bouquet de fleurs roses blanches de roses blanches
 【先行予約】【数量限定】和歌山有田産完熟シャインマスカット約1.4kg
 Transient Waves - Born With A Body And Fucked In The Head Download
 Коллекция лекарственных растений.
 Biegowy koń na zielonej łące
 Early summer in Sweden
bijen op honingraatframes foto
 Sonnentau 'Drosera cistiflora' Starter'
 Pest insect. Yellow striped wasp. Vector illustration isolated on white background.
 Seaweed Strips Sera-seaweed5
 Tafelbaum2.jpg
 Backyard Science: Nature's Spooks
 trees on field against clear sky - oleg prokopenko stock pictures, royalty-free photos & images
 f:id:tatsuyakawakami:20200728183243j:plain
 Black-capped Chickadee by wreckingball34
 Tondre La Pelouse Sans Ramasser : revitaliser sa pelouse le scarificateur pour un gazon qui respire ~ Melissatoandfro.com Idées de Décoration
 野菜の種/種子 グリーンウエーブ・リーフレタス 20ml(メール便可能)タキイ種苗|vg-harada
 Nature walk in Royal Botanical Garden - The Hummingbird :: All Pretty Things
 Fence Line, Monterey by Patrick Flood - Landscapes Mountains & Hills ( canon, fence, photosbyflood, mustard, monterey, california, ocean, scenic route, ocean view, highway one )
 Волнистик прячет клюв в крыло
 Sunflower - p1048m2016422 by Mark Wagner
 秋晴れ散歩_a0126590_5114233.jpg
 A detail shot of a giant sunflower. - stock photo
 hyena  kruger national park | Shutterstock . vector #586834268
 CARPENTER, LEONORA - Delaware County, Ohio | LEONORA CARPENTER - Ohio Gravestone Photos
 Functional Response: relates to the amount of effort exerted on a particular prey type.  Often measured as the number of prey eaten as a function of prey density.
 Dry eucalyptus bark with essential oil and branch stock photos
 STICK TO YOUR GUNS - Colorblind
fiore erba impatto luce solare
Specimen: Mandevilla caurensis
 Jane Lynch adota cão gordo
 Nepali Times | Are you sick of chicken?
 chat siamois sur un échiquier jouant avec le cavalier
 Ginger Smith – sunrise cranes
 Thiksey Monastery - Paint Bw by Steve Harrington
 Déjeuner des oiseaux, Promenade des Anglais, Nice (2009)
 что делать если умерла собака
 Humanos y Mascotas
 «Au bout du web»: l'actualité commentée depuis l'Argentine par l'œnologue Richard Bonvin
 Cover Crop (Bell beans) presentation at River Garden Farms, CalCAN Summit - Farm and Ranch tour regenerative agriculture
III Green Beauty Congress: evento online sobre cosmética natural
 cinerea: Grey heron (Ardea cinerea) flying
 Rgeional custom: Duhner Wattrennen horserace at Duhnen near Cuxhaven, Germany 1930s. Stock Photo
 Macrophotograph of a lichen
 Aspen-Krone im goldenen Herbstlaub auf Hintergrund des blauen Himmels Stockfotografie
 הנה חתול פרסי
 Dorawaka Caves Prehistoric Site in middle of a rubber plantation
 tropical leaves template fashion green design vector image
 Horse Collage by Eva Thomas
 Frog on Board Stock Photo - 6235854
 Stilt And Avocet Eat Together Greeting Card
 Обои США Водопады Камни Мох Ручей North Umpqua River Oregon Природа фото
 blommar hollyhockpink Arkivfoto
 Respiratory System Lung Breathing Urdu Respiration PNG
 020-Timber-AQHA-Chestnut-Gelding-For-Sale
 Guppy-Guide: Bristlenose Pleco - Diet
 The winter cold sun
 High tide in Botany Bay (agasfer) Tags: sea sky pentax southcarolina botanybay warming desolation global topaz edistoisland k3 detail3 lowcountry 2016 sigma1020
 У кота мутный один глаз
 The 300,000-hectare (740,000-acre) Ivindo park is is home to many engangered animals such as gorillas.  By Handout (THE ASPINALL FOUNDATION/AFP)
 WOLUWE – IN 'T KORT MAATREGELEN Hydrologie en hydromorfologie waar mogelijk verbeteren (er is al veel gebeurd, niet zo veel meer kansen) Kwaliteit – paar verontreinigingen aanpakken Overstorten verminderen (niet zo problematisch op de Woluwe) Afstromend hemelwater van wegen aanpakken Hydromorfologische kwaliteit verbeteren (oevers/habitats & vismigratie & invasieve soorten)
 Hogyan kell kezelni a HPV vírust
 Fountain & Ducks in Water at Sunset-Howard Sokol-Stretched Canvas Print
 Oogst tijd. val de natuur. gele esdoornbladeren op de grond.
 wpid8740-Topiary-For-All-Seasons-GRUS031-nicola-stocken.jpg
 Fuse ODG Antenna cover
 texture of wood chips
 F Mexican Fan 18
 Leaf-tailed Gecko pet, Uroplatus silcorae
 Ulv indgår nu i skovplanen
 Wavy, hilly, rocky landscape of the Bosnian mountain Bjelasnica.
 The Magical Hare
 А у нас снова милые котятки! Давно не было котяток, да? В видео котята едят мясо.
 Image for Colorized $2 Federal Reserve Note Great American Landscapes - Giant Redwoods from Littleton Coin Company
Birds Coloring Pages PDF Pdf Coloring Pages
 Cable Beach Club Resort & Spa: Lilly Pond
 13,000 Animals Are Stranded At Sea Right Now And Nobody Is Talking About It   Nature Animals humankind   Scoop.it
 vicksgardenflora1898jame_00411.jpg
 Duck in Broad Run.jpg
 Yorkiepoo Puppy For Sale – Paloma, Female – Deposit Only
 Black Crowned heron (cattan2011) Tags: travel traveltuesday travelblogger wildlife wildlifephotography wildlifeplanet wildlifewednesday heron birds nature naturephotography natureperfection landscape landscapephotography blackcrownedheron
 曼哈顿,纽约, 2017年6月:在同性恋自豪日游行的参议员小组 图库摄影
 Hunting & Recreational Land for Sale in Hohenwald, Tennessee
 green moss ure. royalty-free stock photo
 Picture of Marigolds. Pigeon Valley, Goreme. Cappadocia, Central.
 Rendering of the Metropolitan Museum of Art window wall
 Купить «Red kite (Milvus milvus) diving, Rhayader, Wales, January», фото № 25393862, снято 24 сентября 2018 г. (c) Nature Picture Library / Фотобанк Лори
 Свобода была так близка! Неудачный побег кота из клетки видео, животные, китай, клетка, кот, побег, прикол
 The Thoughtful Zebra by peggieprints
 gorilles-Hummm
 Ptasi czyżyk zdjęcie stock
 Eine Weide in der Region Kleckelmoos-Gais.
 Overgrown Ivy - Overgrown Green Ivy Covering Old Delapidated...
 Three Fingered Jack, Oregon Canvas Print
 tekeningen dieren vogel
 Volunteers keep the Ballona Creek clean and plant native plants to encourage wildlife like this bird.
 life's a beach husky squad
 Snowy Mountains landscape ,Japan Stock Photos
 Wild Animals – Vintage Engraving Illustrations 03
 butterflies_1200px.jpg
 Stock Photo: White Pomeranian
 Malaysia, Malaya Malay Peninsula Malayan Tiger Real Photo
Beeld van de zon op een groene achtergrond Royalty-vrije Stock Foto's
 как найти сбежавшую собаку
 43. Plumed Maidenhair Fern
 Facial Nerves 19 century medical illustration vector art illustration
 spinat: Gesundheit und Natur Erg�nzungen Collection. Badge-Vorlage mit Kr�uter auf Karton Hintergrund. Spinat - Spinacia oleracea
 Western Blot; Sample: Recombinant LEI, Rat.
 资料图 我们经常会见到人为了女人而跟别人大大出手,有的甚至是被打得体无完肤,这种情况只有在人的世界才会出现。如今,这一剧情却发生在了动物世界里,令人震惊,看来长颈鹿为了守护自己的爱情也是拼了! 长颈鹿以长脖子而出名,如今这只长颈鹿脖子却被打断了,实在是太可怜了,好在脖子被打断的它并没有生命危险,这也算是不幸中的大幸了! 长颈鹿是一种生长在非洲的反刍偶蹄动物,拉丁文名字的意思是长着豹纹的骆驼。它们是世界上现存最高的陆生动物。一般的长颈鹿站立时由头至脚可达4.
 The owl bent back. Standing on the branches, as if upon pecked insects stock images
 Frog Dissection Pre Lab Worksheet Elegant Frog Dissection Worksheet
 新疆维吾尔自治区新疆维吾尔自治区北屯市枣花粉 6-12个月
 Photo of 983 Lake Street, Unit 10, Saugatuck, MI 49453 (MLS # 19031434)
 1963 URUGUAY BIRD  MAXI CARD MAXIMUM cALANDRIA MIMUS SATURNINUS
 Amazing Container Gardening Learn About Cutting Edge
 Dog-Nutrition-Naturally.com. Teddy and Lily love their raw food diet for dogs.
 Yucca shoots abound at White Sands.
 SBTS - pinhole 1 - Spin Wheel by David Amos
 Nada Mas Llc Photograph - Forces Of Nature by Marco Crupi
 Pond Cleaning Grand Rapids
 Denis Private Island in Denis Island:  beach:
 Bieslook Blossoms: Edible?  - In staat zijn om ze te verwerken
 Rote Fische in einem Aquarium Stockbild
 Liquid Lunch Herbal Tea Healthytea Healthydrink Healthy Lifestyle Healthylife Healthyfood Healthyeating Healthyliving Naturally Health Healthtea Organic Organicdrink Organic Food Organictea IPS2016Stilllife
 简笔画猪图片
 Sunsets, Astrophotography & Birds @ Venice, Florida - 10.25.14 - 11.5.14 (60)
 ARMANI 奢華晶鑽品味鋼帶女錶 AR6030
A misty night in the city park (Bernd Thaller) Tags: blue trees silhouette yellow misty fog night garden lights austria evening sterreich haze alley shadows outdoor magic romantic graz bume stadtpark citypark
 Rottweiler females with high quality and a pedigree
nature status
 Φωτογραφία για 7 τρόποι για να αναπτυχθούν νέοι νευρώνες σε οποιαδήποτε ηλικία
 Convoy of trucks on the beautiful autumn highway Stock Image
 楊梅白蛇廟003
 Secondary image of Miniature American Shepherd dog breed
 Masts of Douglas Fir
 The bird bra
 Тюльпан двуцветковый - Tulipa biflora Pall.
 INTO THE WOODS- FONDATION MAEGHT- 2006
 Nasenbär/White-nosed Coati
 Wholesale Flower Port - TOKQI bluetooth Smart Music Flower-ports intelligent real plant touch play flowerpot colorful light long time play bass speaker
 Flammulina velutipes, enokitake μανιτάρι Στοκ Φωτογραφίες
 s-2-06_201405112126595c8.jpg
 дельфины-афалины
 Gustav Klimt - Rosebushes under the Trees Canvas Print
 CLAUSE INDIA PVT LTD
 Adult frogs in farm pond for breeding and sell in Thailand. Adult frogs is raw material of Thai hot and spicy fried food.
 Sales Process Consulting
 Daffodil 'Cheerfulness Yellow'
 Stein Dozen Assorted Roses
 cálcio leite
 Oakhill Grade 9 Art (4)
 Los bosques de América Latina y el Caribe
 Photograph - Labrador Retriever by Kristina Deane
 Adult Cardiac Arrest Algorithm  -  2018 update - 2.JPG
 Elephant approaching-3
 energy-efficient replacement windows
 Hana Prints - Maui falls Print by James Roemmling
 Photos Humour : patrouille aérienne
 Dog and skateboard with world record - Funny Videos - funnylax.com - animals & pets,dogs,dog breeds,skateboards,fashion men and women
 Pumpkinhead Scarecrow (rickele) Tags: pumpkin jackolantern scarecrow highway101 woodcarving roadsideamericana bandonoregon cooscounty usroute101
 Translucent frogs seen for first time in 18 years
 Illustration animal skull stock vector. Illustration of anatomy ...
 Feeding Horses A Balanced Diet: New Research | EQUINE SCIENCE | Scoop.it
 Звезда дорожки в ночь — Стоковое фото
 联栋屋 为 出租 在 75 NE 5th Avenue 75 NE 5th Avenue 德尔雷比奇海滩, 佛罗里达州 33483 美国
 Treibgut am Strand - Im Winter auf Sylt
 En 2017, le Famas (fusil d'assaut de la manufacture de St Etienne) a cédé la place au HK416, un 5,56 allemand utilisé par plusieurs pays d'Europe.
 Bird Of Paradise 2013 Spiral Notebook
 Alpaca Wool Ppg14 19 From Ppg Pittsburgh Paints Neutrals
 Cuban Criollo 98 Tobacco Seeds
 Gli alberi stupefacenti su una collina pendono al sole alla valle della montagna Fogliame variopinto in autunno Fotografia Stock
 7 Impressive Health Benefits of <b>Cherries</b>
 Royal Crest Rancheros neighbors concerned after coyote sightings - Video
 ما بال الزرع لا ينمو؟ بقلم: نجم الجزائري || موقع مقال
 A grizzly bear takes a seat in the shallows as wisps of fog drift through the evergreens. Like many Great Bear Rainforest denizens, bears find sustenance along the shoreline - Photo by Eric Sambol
---------------
## Task directions
Give the count of lines containing the word "Naturally" in the listing, and no other text.

## Written reply
2